La disparition de la végétation dans les nouvelles constructions comme la place du 11 novembre en face de la mairie est un non-sens. Au contraire, il faut veiller à développer la place des végétaux dans la ville, ne serait-ce que pour limiter les effets des canicules de plus en plus fréquentes :

- dégoudronner les cours des écoles,

- regazonner les parkings,

- reboiser les trottoirs.

La suppression des pesticides ne doit pas se traduire par plus de mauvaises herbes comme ce fut le cas au cimetière, mais par des embauches nécessaires. Enfin, les espaces verts doivent être organisés : les étendues d’herbe de notre patrimoine communal sont une aubaine pour les spéculateurs de l’immobilier à qui la mairie n’hésite pas à vendre.

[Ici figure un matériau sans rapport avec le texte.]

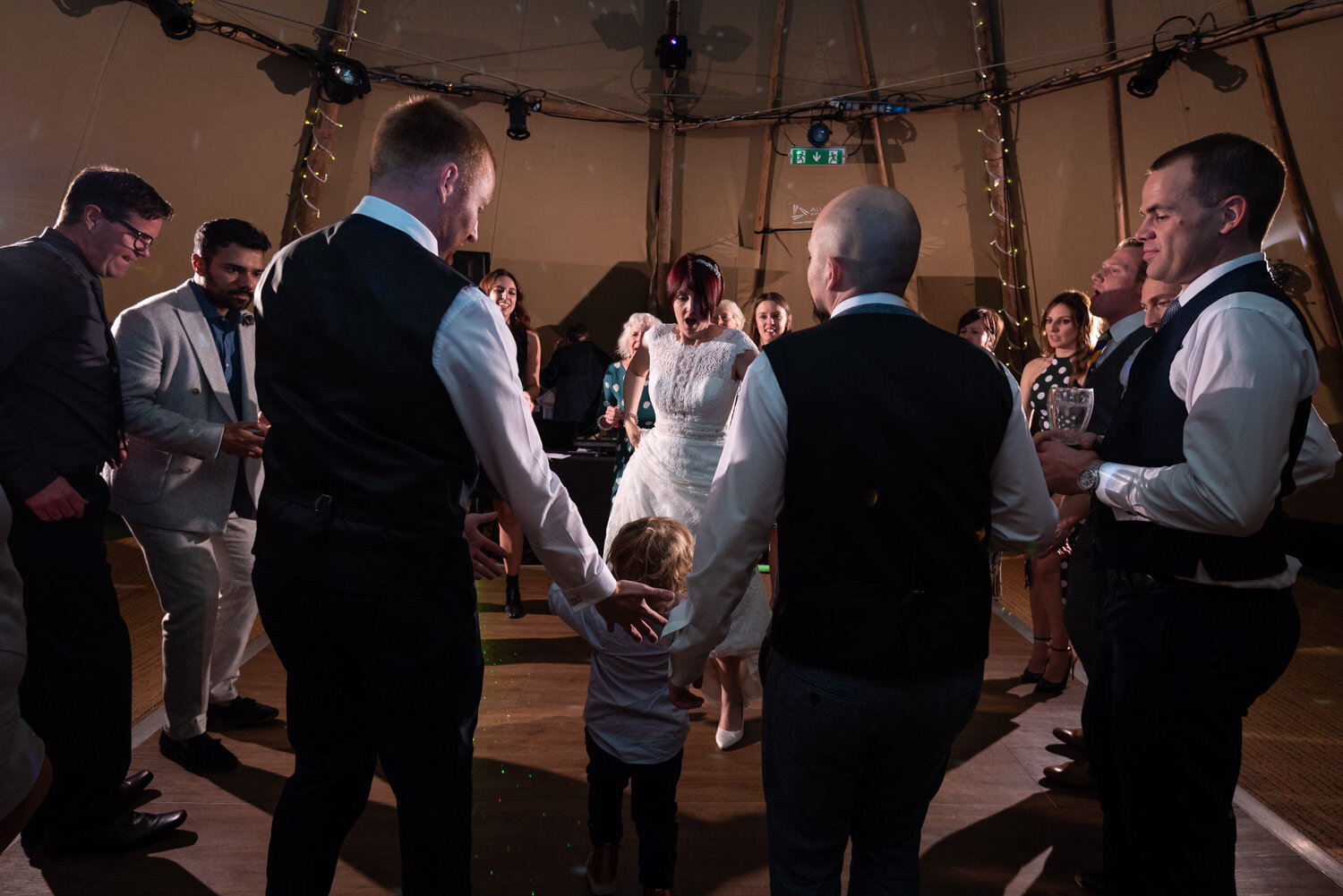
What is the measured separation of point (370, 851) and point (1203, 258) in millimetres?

Nous avons toujours revendiqué un retour à une gestion publique de l’eau potable et continuons à le faire : un bien commun de l’humanité ne doit pas être aux mains de la multinationale VEOLIA, qui se moque de gâcher la ressource quand il y a des fuites si cela lui coûte moins cher que d’entretenir le réseau.

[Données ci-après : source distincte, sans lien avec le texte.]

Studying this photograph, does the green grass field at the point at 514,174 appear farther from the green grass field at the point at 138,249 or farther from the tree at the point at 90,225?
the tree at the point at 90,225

Nous nous réjouissons des efforts du SIPLARC (qui fournit les cantines) pour se fournir auprès des producteurs locaux, en bio, et développer des repas végétariens. Ce travail va de pair pour nous avec un meilleur accès à la cantine (voir la partie « école »), de même qu’avec une éducation au goût, et pour des repas plus équilibrés. Cela passe aussi par une lutte contre le gaspillage alimentaire à l'école : on pourrait étendre certaines expériences où les enfants cuisinent en y incluant si possible les parents.

Le tri sélectif est laissé à l’abandon depuis que les conteneurs enterrés ont été installés, les campagnes d’information ont cessé. Il est urgent d’installer une poubelle pour le papier dans les écoles qui n’en sont pas dotées !

La durabilité exige de travailler avec des matériaux pérennes, de qualité, qui éviteront de refaire ces bâtiments dans vingt ou trente ans. C’est malheureusement le contraire qui se produit avec beaucoup des nouvelles constructions qui multiplient les sous-traitants, qui utilisent des matériaux de mauvaise qualité et emploient des travailleurs moins qualifiés à des conditions de travail catastrophiques, pour augmenter les gains à court terme.